Input for this task →
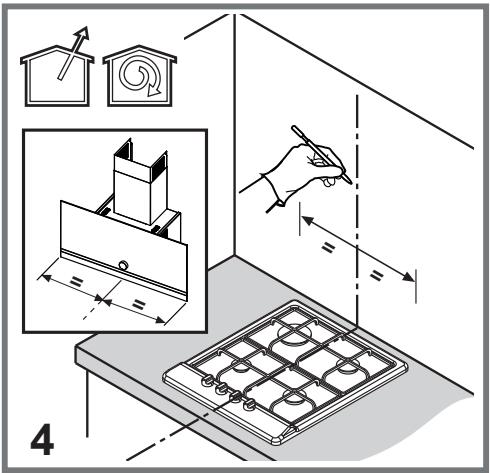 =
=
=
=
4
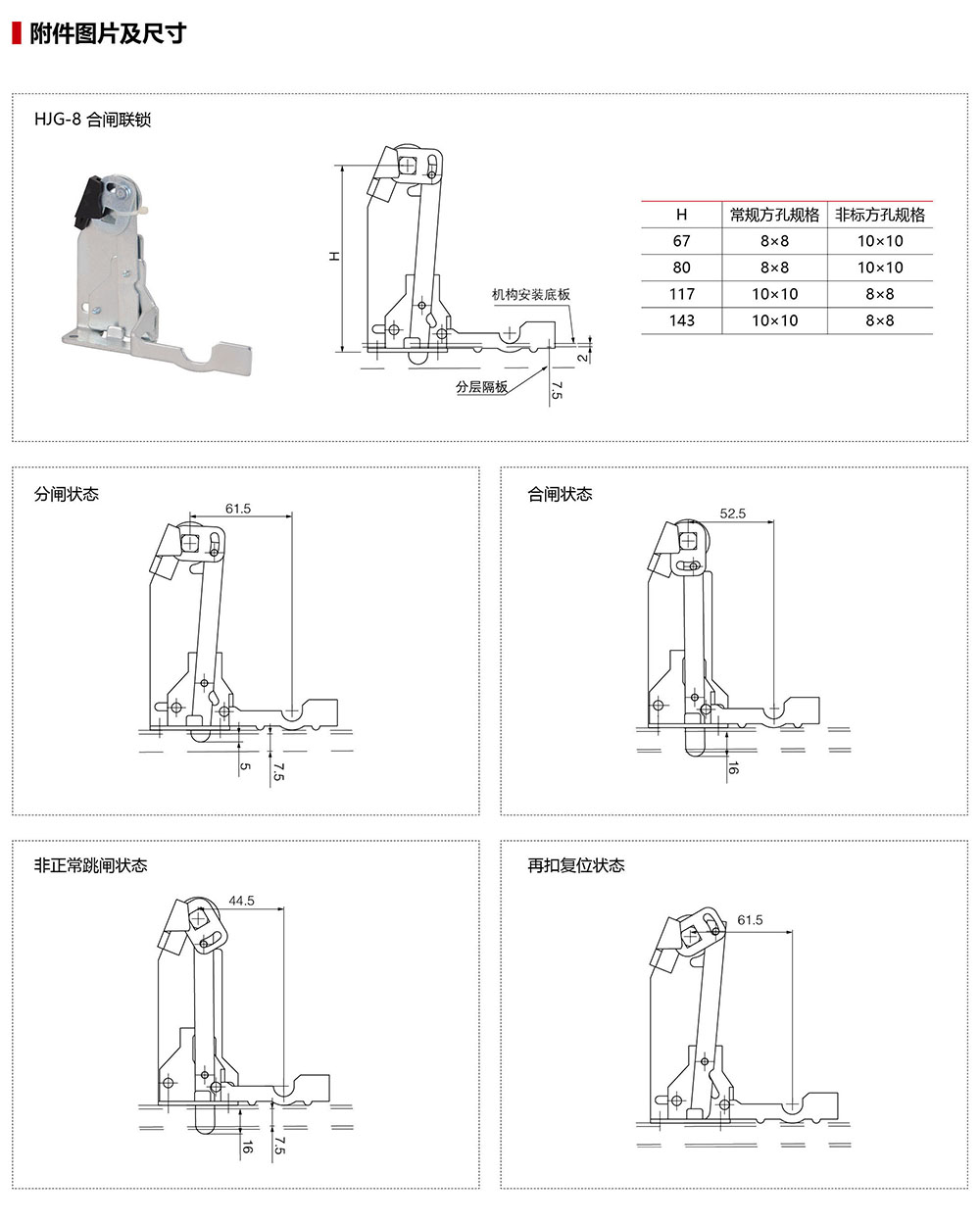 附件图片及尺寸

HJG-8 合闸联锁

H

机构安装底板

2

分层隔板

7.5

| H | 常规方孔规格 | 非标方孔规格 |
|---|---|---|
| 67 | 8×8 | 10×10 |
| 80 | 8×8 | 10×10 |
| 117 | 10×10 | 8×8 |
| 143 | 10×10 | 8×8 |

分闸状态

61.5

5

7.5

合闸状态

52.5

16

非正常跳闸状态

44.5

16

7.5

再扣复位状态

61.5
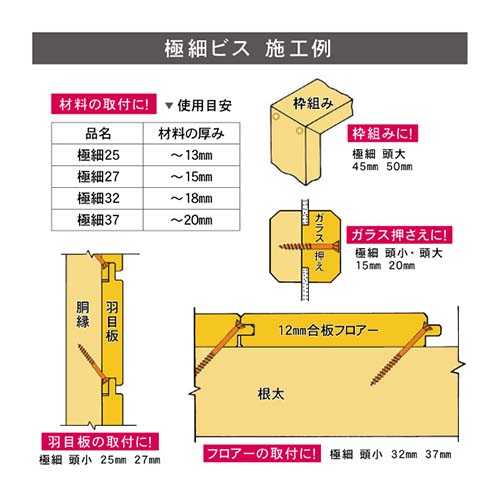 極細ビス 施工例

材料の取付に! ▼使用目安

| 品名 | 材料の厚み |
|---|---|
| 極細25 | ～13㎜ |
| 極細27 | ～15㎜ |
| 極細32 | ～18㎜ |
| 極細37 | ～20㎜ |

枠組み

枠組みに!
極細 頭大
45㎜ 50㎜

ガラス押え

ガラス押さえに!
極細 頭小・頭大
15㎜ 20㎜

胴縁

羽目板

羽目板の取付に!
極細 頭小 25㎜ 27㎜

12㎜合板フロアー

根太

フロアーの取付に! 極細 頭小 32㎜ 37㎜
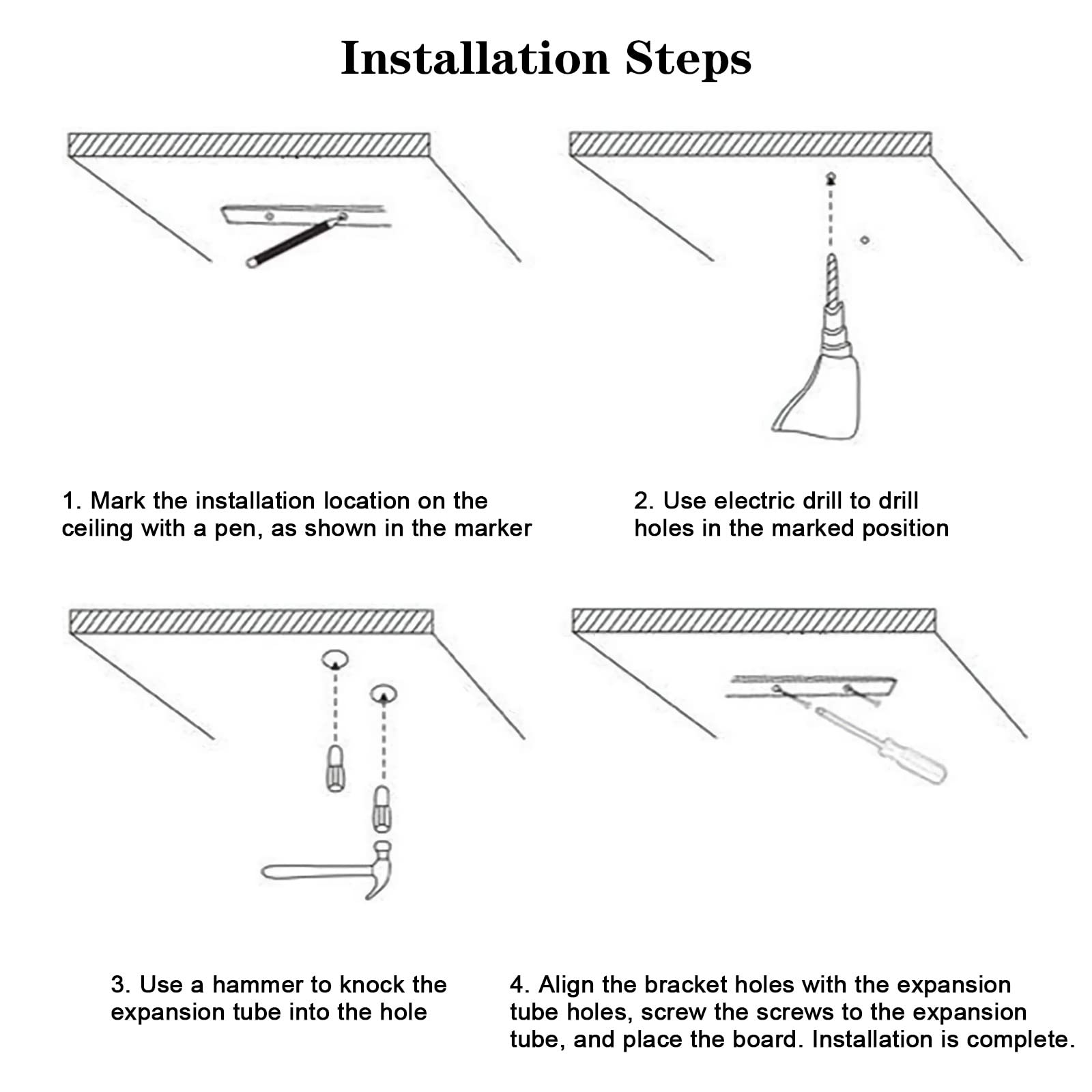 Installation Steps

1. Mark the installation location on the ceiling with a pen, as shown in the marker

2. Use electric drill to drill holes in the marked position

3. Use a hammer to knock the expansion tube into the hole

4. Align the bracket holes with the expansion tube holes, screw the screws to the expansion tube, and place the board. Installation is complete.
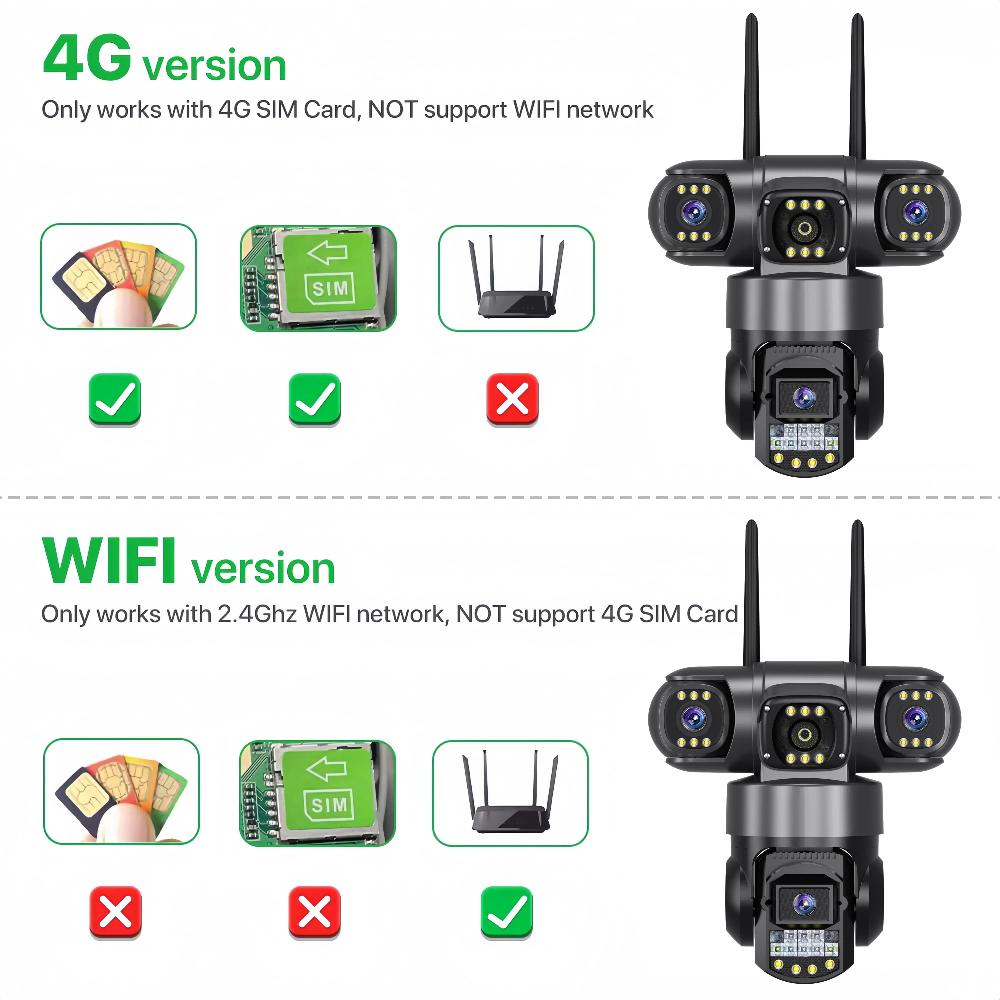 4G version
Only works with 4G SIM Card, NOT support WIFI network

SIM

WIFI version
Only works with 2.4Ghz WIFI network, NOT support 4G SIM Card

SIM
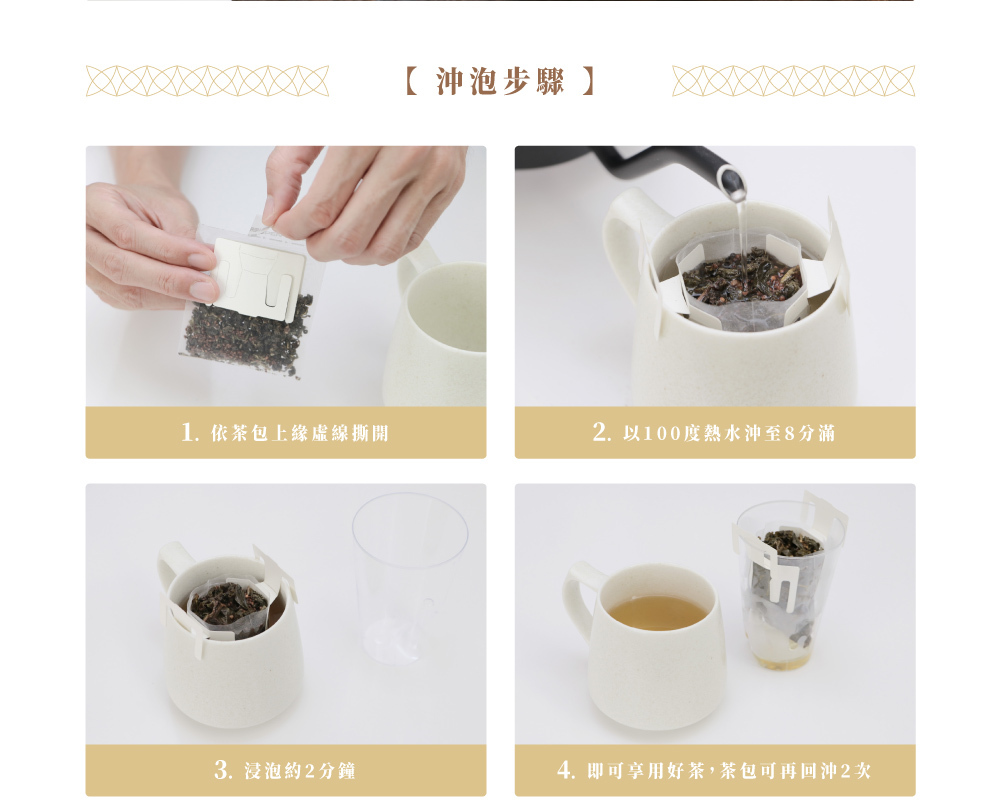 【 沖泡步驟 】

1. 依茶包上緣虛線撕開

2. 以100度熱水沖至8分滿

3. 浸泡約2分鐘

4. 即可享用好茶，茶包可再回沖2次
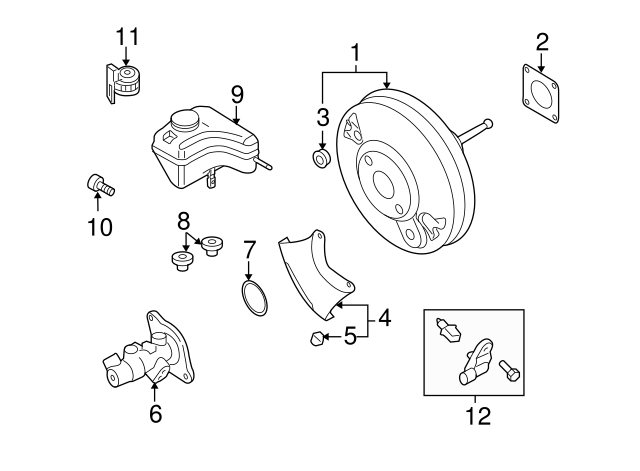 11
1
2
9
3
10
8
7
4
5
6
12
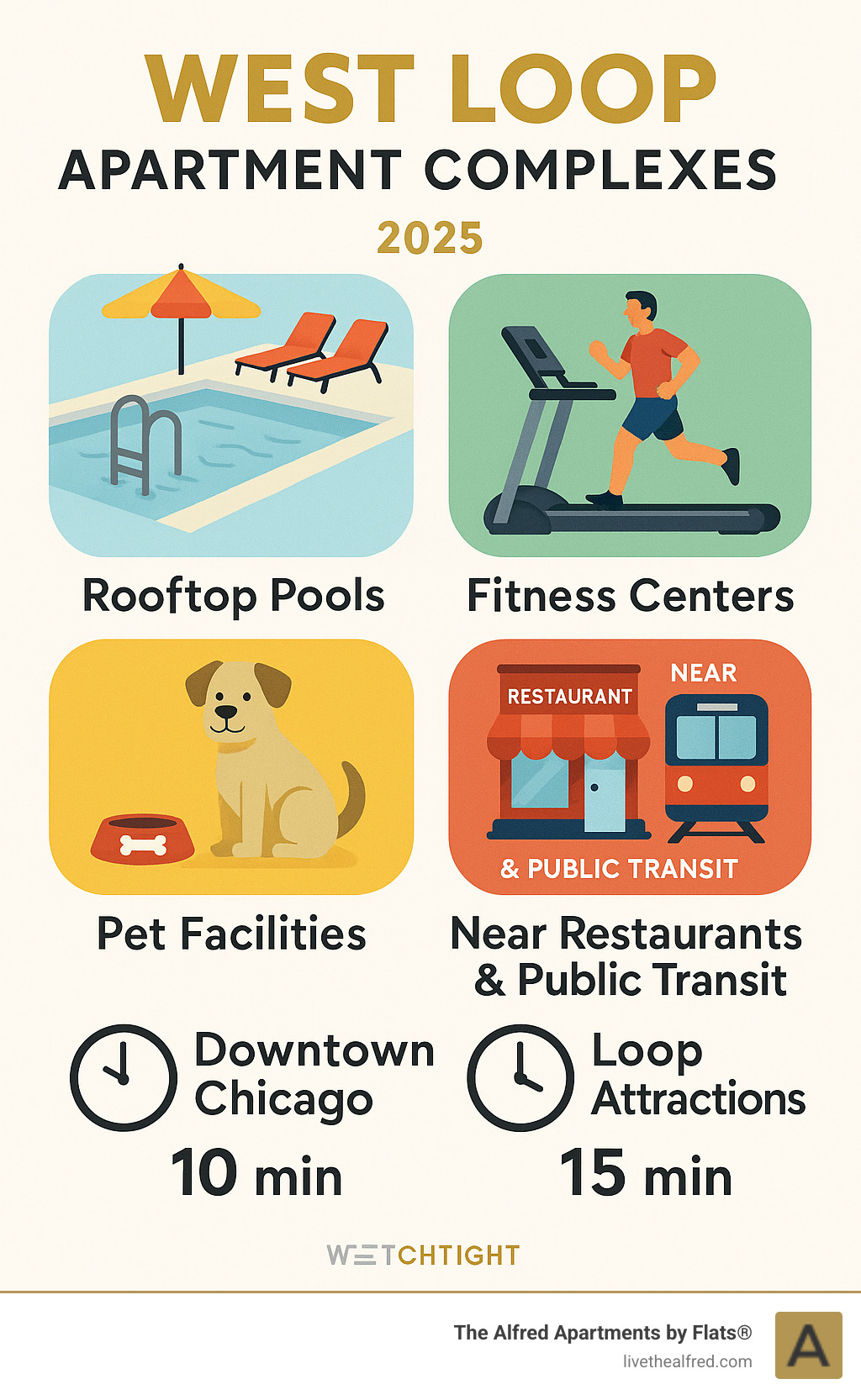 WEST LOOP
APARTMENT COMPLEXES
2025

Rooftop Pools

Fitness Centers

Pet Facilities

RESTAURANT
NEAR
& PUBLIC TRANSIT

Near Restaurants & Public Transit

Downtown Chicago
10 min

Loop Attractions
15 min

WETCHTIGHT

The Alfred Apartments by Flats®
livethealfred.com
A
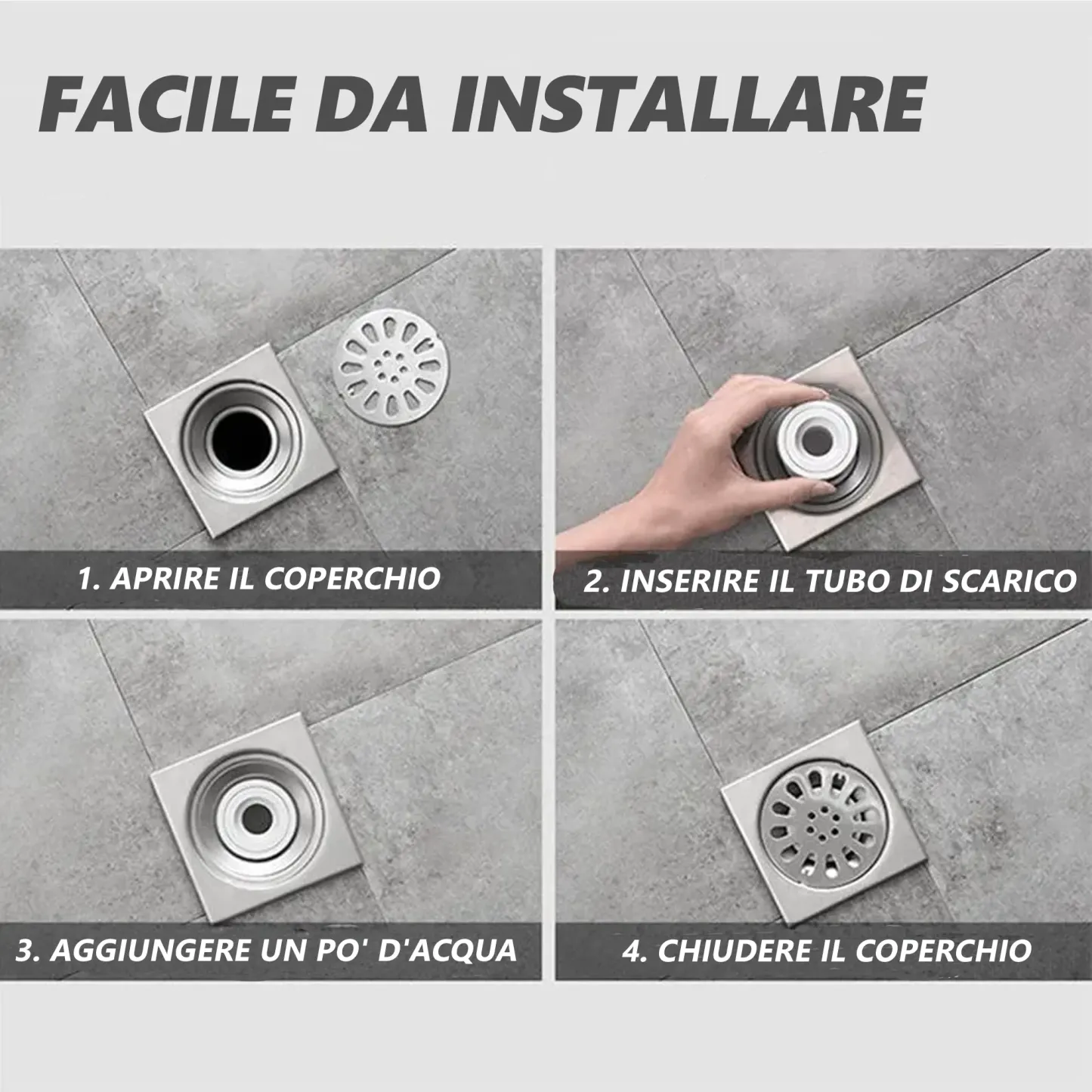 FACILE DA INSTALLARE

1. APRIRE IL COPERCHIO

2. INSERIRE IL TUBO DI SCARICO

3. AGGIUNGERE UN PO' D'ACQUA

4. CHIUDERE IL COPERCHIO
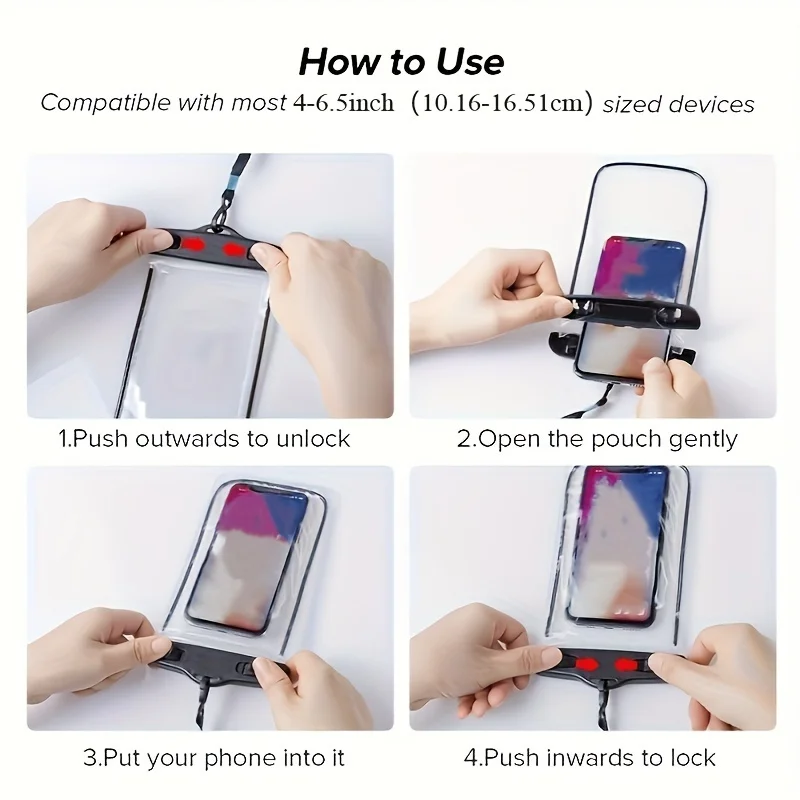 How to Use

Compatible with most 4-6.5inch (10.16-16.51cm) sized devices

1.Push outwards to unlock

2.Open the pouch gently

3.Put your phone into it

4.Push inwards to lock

Task objective → Write out every line of the entries that holds the word "Push".

Answer space →
1.Push outwards to unlock
4.Push inwards to lock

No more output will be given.